Your task is to retype, exactly and without pictures, the line holding "ททท.นครราชสีมา ขอเชิญร่วมกิจกรรม วิสาขบูชา" and each line that follows it to the end of the entries.
________
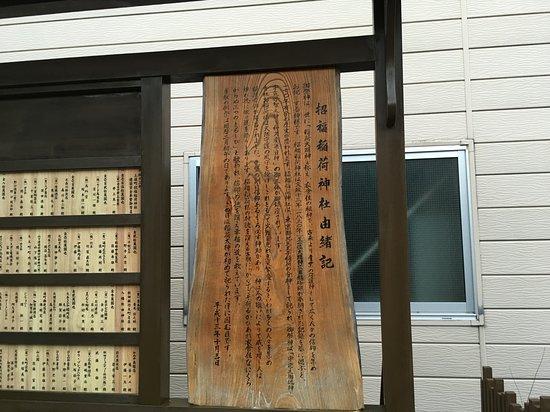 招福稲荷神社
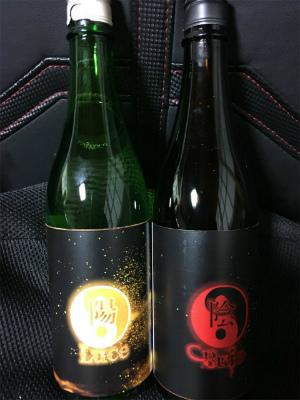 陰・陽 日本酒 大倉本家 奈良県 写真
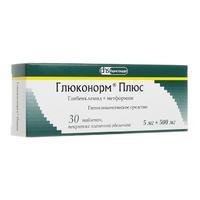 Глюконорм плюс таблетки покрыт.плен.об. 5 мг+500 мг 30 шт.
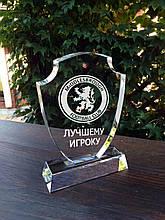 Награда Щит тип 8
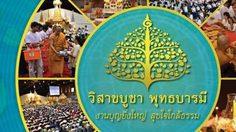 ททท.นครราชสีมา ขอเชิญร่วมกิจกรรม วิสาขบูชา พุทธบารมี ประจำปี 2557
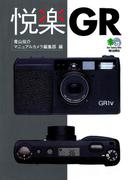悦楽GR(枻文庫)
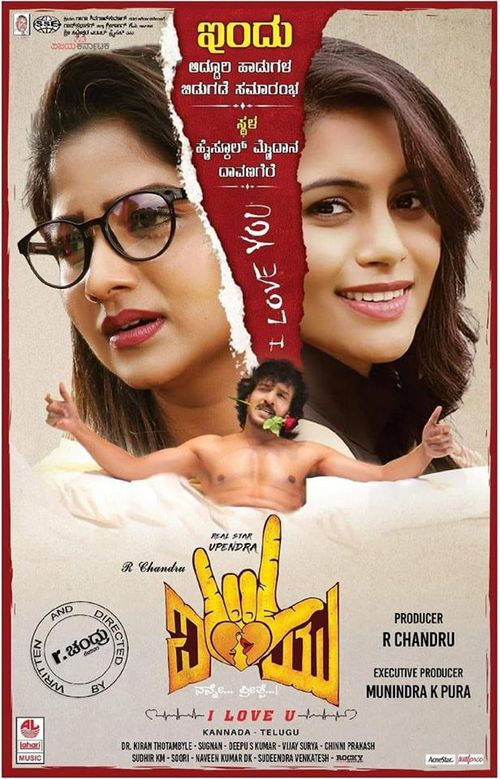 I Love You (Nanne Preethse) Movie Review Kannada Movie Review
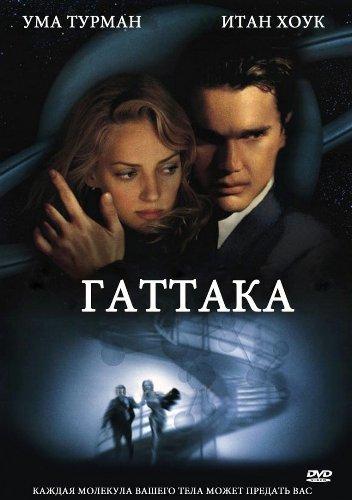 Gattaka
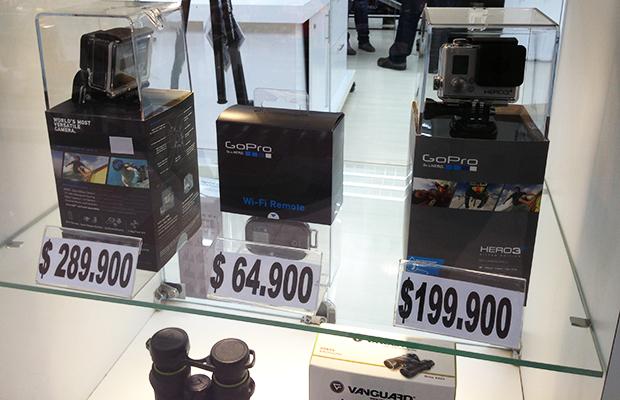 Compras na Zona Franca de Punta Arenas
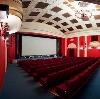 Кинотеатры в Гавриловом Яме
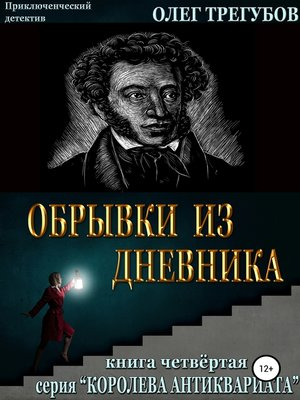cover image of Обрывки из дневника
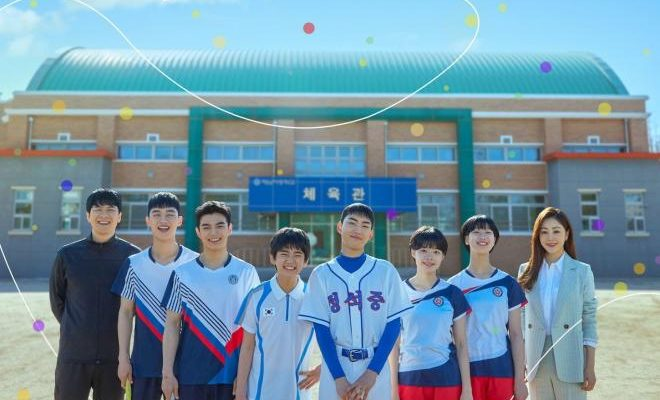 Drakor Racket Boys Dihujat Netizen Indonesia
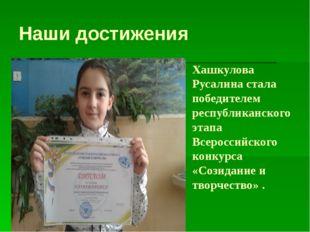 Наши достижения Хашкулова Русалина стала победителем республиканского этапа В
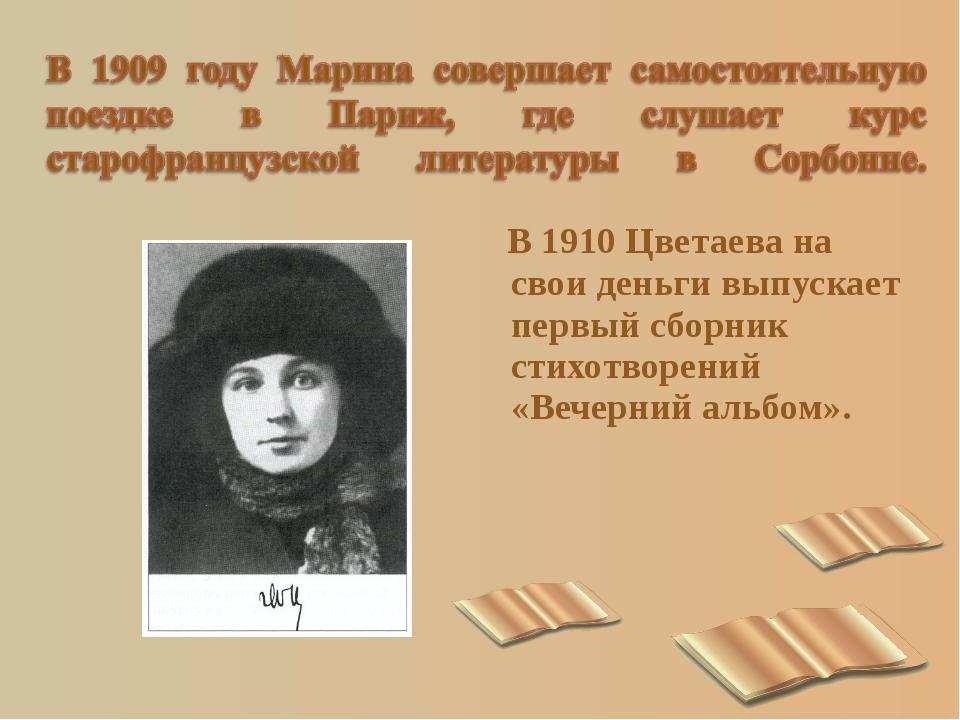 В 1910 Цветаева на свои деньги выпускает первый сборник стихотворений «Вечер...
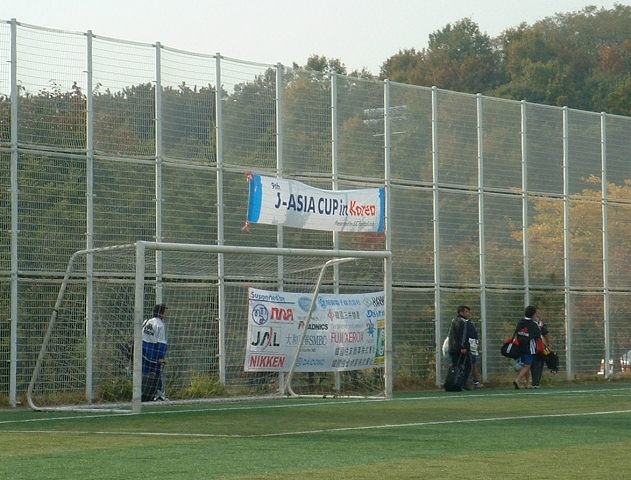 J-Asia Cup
________
* Answer to this task *
 ททท.นครราชสีมา ขอเชิญร่วมกิจกรรม วิสาขบูชา พุทธบารมี ประจำปี 2557
悦楽GR(枻文庫)
 I Love You (Nanne Preethse) Movie Review Kannada Movie Review
 Gattaka
 Compras na Zona Franca de Punta Arenas
 Кинотеатры в Гавриловом Яме
cover image of Обрывки из дневника
 Drakor Racket Boys Dihujat Netizen Indonesia
 Наши достижения Хашкулова Русалина стала победителем республиканского этапа В
 В 1910 Цветаева на свои деньги выпускает первый сборник стихотворений «Вечер...
 J-Asia Cup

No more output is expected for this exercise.